A beverage trade writer recently interviewed me, asking about the big trends in the spirits market. Timely topic, as I was in the midst of putting the finishing touches on our SpiritsTAB report. My response juxtaposed the recent momentum in American whiskey with the fact that vodka’s growth had slowed to a crawl after several years of robust growth. The reporter paused, and then asked, “So is vodka, dead? Did whiskey kill it?”

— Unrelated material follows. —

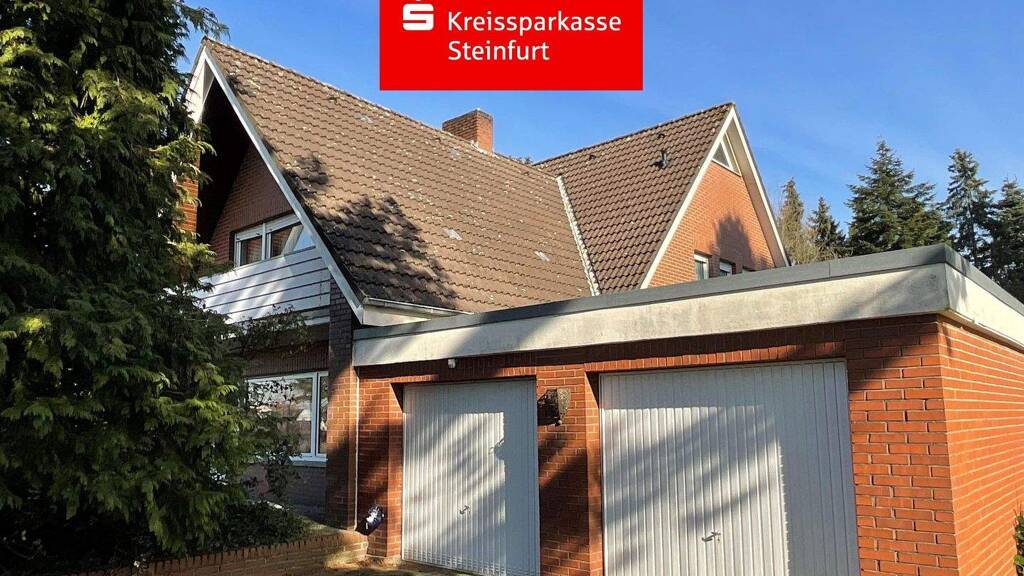 Einfamilienhaus zum Kauf 363.000 € 8 Zimmer 245,8 m² 2.500 m² Grundstück Hohne Lengerich 49525
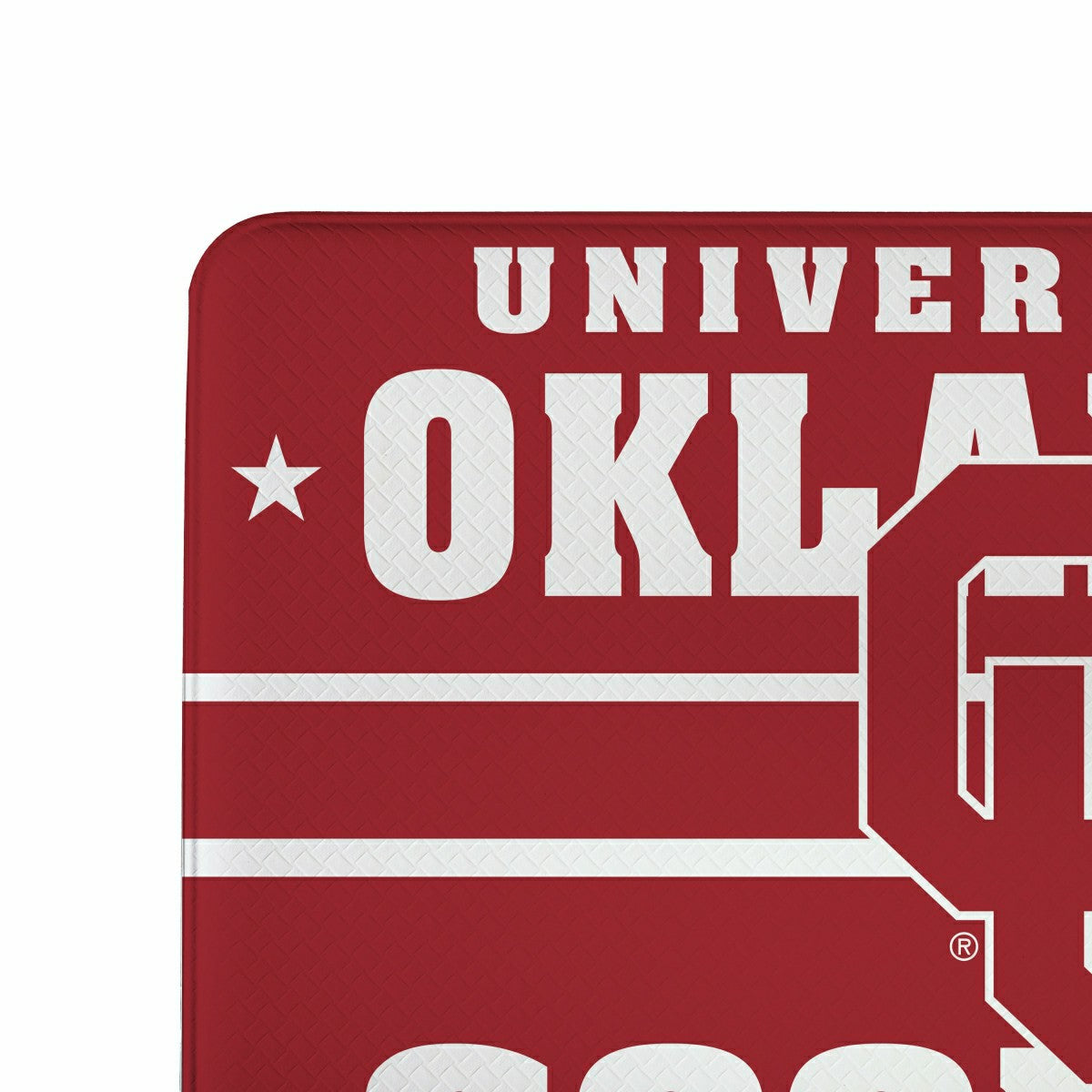 University of Oklahoma Anti-Fatigue Mat, 18"x30" - Collegiate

Good questions. Vodka volume grew 6.7% in 2011 and 5.2% in 2012, and then hit a proverbial wall in 2013, when growth decelerated to 0.8%. 2014 was no better; the category posted a 0.7% gain. To some degree, the ascent of whiskey helped derail vodka’s strong upward trajectory—consumers are increasingly gravitating toward brown spirits—but other factors also contributed to the category’s slowdown. In fact, the vodka category itself is in the midst of something of a sea change: The import segment is in decline, as is the flavored segment. Both had been key growth drivers of the category, but consumers have discovered quality vodkas at premium price points and have also tired of the endless parade of sticky sweet and often contrived flavored offerings. As a result, the leading brand roster is evolving. Several major brands are struggling, including Smirnoff and Absolut, while smaller labels and relative newcomers such as Tito’s Handmade, New Amsterdam and Cîroc are now among the ranks of the top 10 in both domestic and imported vodka. Following the segment and brand trends, suppliers’ shares of vodka volume are shifting: Since 2010, Diageo, Pernod Ricard and Bacardi USA have lost share as Sazerac, Beam Suntory and Campari America have made gains.

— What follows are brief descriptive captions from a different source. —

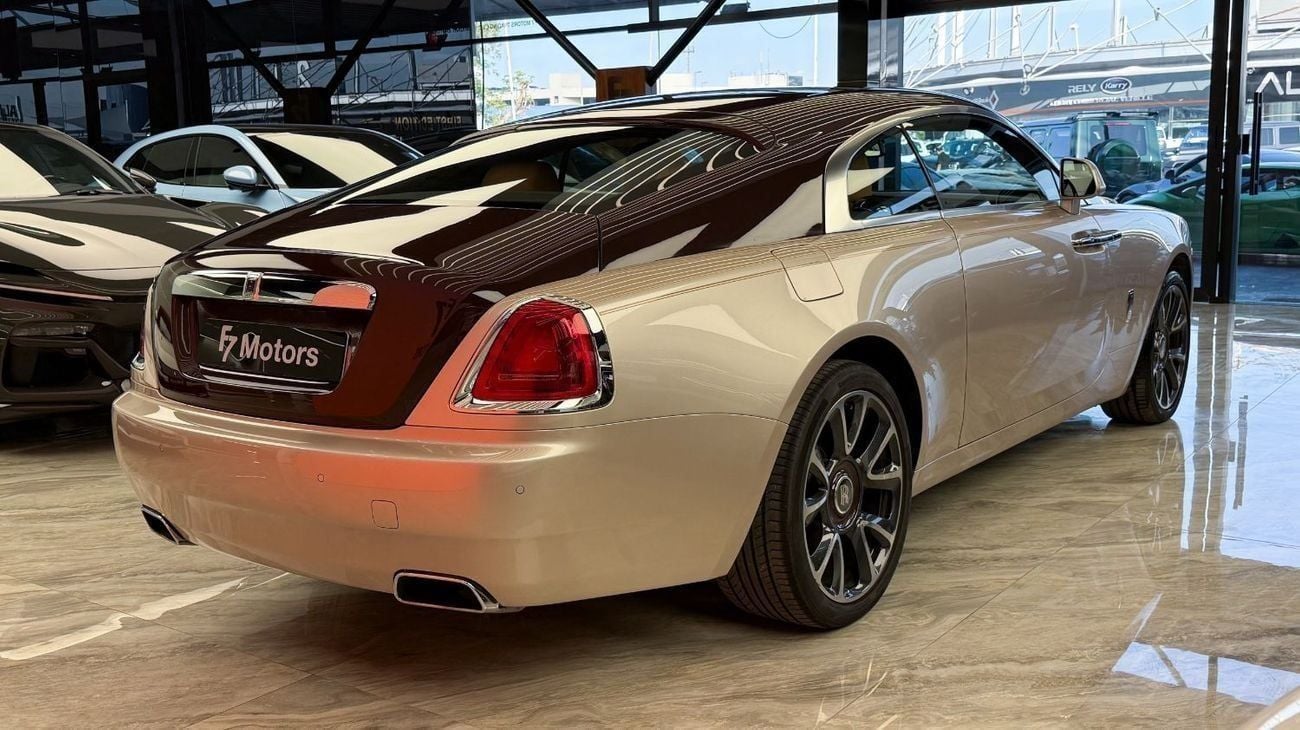 Rolls Royce Wraith STANDARD Rolls-Royce Wraith 2019 - GCC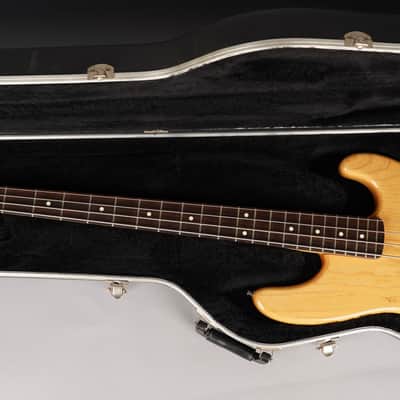 Fender American Deluxe Precision Bass Plus - 1991 - Natural Ash image 16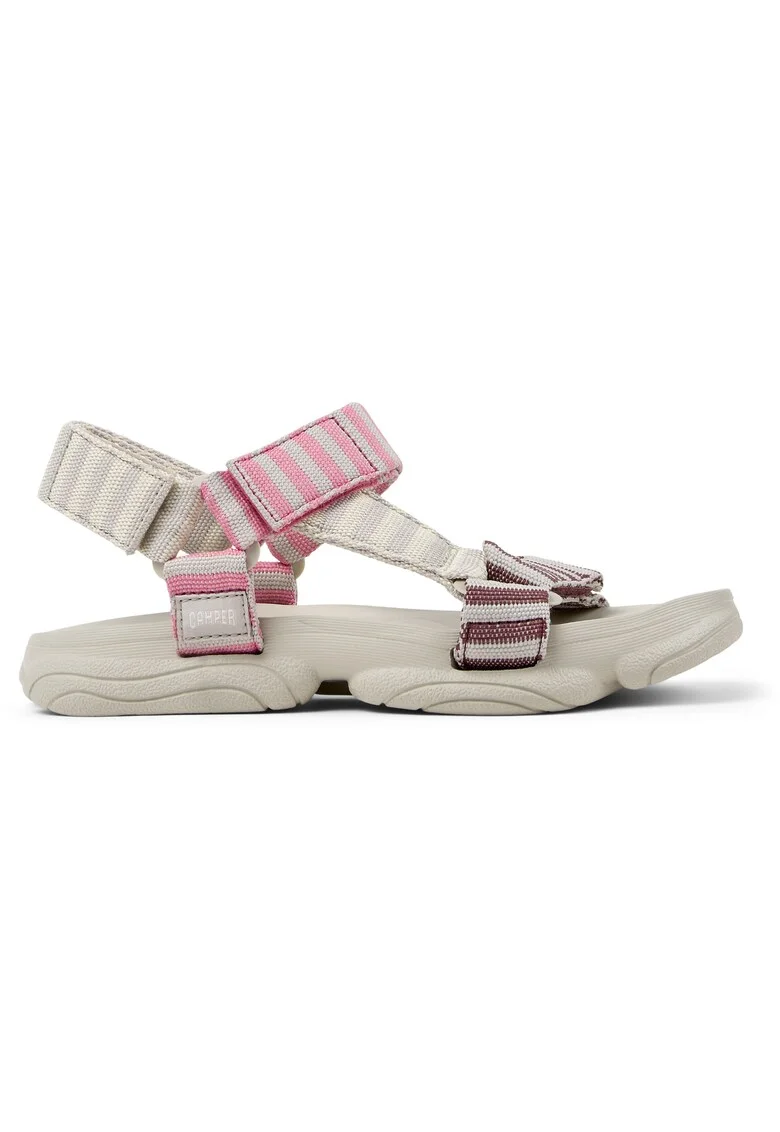 Sandale cu inchidere velcro Karst, Bej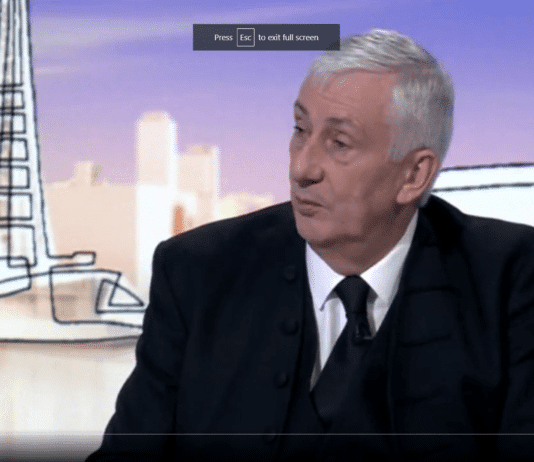 House of Commons Speaker Lindsay Hoyle really just said this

Vodka isn’t dead by any means, but similar to domestic beer it’s a mature category in transition. As the largest spirits category, generating one-third of total volume, vodka dominates and continues to drive the spirits industry. Major and minor suppliers are heavily invested and highly active, and product innovation is ongoing and marketing dollars are growing. Twelve of the SpiritsTAB 50 fastest-growing spirits brands of 2014 are vodka, six are domestic and six are imported, and new expressions and flavors are forthcoming from a number of brands. Legacy vodka brands are being recast to establish new points of relevance for consumers and the trade, both on- and off-premise.

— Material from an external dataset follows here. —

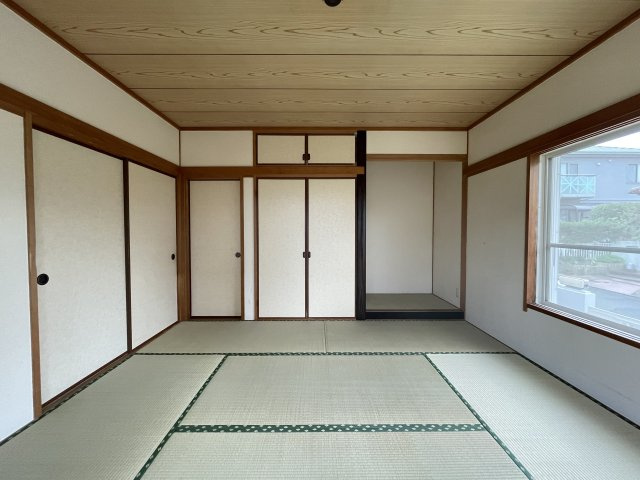 東区みどりが丘三丁目　中古戸建の和室|1階和室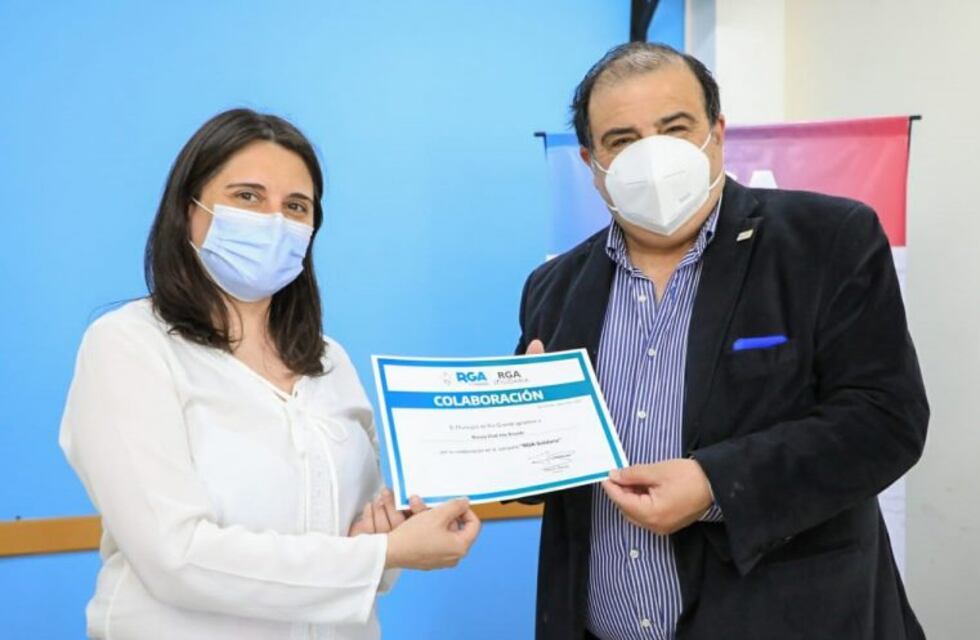 Río Grande: el Rotary Club realizó una donación al Municipio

Our projections call for increased momentum in vodka in 2015. In the era of flavor-driven, value-seeking drinkers, the supremely mixable, versatile spirit still offers something for everyone, at every price point. The companies that created the mega brands that move the entire spirits market are retooling and the newcomers are bringing fresh ideas to vodka. The category may be down, but it’s not out by any means. Whiskey marketers beware.